Ask the students to list some of the supplies they think a traveler in the nineteenth century would need on the Oregon Trail. List the students' ideas on the board. Share the Basic Supply List. Compare the students' responses with the list.

Compare the basic supply list to the dietary guidelines for Americans. Ask the students to tell if the basic supply list would provide the proper nutrition for the travelers. Why or why not?

How would their diet effect their physical and mental wellness? How did the 'settlers', 'pioneers', 'travelers', 'explorers' stay healthy as they traveled? How did they supplement their diets as they traveled? (Wild game, foraging long the trail, trading, etc.)

Ask the students to think of some meals the travelers may have created from their supplies. The flour and salt could have been made into something like crackers. The beans could have been cooked, spiced, then mashed to make a paste-like substance, something like refried beans.

Share a cracker with a little refried beans (served room temperature straight from the can) spread on the cracker. Ask the students if they think they would have liked this sort of meal. Ask the students to think of other ways flour and beans could have been served on the trail.

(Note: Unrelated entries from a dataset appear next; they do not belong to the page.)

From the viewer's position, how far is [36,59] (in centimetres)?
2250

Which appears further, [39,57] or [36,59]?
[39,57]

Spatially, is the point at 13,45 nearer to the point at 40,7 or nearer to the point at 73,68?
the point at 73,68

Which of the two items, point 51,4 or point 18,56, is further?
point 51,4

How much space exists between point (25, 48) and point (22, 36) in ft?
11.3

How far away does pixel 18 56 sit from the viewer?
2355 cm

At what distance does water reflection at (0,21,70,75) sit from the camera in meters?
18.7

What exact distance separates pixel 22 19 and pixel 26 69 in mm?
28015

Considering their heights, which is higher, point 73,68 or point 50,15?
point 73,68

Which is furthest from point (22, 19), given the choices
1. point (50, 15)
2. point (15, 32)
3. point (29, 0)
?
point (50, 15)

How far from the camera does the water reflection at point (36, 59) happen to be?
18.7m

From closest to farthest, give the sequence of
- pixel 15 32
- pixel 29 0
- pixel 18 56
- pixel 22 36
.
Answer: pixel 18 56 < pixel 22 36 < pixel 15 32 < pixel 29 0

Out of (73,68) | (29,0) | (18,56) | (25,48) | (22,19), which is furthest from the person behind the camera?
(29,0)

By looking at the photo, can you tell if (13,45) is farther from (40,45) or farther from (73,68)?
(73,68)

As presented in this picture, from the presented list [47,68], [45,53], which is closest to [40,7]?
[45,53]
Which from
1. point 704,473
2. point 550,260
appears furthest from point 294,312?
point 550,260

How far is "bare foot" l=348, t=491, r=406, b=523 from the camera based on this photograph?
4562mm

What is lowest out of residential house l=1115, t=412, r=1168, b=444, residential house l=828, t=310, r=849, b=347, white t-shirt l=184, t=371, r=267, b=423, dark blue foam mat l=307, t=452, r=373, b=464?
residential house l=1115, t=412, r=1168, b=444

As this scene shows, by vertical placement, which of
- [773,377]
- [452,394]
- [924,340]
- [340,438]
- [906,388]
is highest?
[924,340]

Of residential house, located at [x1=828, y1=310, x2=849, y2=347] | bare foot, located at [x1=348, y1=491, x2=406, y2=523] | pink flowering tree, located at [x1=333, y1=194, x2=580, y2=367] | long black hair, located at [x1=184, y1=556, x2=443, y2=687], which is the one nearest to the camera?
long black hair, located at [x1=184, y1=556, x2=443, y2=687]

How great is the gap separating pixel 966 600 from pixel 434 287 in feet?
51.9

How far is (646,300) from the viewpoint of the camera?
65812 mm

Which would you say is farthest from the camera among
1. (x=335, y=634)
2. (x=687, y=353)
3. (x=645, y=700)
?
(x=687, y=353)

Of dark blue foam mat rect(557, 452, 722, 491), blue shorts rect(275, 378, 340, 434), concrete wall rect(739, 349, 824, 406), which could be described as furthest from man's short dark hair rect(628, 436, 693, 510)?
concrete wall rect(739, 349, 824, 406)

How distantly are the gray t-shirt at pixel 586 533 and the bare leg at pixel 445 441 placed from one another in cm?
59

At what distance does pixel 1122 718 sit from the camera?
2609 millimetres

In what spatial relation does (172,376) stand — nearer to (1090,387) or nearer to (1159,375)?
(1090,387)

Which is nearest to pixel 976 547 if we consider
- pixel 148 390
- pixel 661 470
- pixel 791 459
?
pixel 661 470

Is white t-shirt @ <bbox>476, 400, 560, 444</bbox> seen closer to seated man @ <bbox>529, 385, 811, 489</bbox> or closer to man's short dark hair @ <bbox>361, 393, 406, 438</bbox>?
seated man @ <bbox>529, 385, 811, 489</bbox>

  1. Using the Basic Supply List, divide each food item by the amount of days calculated for the trip to determine the daily ration.
  2. Tie in the curriculum of Social Studies Standard 6050-08-01 of experiencing the culture of Mexico by talking about other ways to serve refried beans. Invite someone from Mexico to share the food culture.
  3. Using the 6+1 Traits of Writing, have the students write as if they are writing a journal entry in the 19th century as they traveled along the Oregon Trail. The students are to include information about the available nutritional value of their diet.
  4. Have a guest speaker talk about hiking by foot so many mile per day and how that physical exertion affected their appetite, what they ate, etc.
  5. Provide statistics about the illnesses and deaths of those who traveled along the Oregon Trail in the nineteenth century.

Assessment Plan

Using the 6+1 Traits of Writing, have the students write as if they were a 19th century traveler along the Oregon Trail making a journal entry, incorporating thoughts about nutrition and how it impacts the health of individuals and communities.